TCI’s Mobilisation Drive Spurs Surge in Family Planning Uptake Across Borno
The Challenge Initiative (TCI) on Wednesday expressed happiness with how its efforts through social mobilisation have significantly increased the demand for and access to quality family planning services in Borno since 2023.
Dr Yusuf Ahmadu, the TCI State Programme Manager, made this known during the DEVCOM Borno State family planning media roundtable meeting in Maiduguri.
Ahmadu said that the TCI had, between January 2023 and March 2025, recorded
11,363 social mobilisation activities and reach out to 239,641 people in eight Local Government Areas (LGAs).
The TCI state programme manager said of the figure, 129,614 persons were successfully referred to family planning services within the period under review.
He pointed out that the TCI had done well in the area of social mobilisation in the state, currently supporting the state in 25 facilities to ensure every childbearing-age woman has access to quality family planning services.
Ahmadu said that a total of 82,234 persons, representing 67 percent of childbearing age reached through social mobilisation messages.

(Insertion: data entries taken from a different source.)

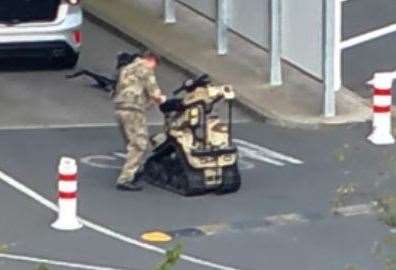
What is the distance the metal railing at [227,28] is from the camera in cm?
1973

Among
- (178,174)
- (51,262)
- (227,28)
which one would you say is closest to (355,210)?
(178,174)

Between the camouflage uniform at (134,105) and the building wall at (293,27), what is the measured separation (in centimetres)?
579

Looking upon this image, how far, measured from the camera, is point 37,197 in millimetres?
14320

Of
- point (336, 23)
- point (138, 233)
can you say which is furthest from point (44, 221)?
point (336, 23)

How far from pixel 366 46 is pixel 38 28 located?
445 cm

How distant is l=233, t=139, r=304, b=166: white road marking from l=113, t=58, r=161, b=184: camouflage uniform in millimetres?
2225

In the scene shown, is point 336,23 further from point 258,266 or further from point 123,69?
point 258,266

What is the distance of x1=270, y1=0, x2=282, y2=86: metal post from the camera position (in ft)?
64.7

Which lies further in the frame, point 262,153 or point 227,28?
point 227,28

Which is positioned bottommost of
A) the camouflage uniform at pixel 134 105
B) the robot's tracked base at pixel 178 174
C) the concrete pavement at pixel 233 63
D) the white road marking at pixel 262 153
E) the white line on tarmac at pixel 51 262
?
the concrete pavement at pixel 233 63

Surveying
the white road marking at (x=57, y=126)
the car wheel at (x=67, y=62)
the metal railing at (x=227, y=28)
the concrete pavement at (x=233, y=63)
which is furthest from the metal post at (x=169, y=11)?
the white road marking at (x=57, y=126)

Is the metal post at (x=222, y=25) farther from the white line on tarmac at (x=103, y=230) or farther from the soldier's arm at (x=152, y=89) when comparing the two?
the soldier's arm at (x=152, y=89)

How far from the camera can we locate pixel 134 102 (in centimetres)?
1446

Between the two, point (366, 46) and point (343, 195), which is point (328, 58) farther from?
point (343, 195)
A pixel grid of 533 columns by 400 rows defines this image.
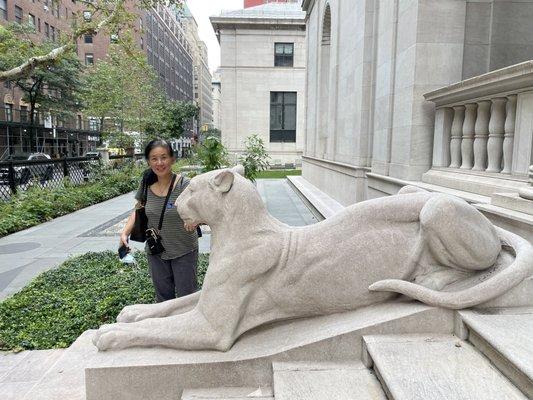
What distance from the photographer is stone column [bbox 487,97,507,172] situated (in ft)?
16.1

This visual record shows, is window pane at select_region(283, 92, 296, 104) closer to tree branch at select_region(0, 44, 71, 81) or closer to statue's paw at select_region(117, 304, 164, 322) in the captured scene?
tree branch at select_region(0, 44, 71, 81)

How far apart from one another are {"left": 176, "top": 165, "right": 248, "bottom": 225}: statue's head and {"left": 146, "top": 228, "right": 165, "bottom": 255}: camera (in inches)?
37.7

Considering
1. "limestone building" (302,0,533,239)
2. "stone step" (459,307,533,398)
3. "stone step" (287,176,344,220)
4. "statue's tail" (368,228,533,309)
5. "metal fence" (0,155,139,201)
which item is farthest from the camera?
"metal fence" (0,155,139,201)

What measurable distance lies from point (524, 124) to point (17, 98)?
46560 millimetres

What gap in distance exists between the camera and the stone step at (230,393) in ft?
8.93

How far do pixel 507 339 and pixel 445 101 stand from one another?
430cm

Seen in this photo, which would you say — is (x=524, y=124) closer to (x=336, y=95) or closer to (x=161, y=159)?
(x=161, y=159)

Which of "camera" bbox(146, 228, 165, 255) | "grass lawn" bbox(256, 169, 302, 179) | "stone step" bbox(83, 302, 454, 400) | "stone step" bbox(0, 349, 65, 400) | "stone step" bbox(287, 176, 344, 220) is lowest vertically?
"stone step" bbox(0, 349, 65, 400)

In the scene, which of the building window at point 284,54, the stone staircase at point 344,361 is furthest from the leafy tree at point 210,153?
the building window at point 284,54

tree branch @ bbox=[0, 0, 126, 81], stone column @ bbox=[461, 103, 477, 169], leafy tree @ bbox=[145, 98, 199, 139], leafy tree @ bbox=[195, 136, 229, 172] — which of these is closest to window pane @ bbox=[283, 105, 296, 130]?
leafy tree @ bbox=[145, 98, 199, 139]

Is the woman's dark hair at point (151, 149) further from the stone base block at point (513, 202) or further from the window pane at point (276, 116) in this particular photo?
the window pane at point (276, 116)

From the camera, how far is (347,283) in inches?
116

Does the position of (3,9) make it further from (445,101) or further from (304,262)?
(304,262)

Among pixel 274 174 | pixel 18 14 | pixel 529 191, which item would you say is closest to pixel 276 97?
pixel 274 174
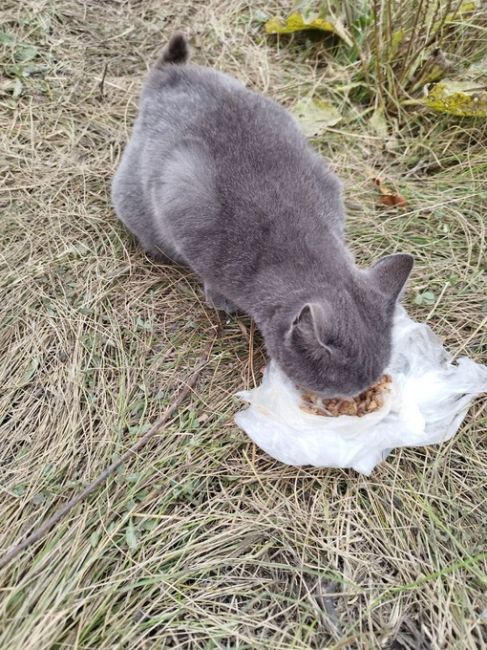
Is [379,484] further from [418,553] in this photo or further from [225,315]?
[225,315]

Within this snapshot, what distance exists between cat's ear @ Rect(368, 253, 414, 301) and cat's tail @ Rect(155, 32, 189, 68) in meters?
1.47

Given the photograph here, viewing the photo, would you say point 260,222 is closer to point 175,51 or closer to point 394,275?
point 394,275

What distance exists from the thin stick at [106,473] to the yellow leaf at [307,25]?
7.11 feet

completed their referral services in the facilities.
The TCI state programme manager said that more than half of the 1,761,458 women of childbearing age currently in the state had subscribed for family planning.
Also speaking, Habiba Saidu, state coordinator and representative for maternal, newborn, child, adolescent, and elderly health plus nutrition (RMNCAEH+N) at the state Primary Healthcare Development Board, urged the state government to increase its budgetary allocation on family planning services.
Saidu, however, called on the residents to embrace family planning, as it were, noting that childbirth spacing has a lot of advantages, especially in the management of maternal mortality, among others.
She also urged the state government to make family planning commodities available in all service delivery facilities across the state.
The state coordinator further encouraged the government to increase family planning facilities, which she said could propel the coverage of childbirth spacing in the state.
Saidu also called on the state government to train additional service providers in the area of childbirth spacing so as to address the shortage of manpower in that direction.